:: Assignment ::
Take every line of the material and reproduce it exactly.

:: Supplied material ::

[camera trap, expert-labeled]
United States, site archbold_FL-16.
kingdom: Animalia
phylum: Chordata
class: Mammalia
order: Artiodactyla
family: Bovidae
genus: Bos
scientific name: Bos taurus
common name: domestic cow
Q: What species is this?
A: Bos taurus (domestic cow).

:: Response below ::
[camera trap, expert-labeled]
United States, site archbold_FL-16.
kingdom: Animalia
phylum: Chordata
class: Mammalia
order: Artiodactyla
family: Bovidae
genus: Bos
scientific name: Bos taurus
common name: domestic cow
Q: What species is this?
A: Bos taurus (domestic cow).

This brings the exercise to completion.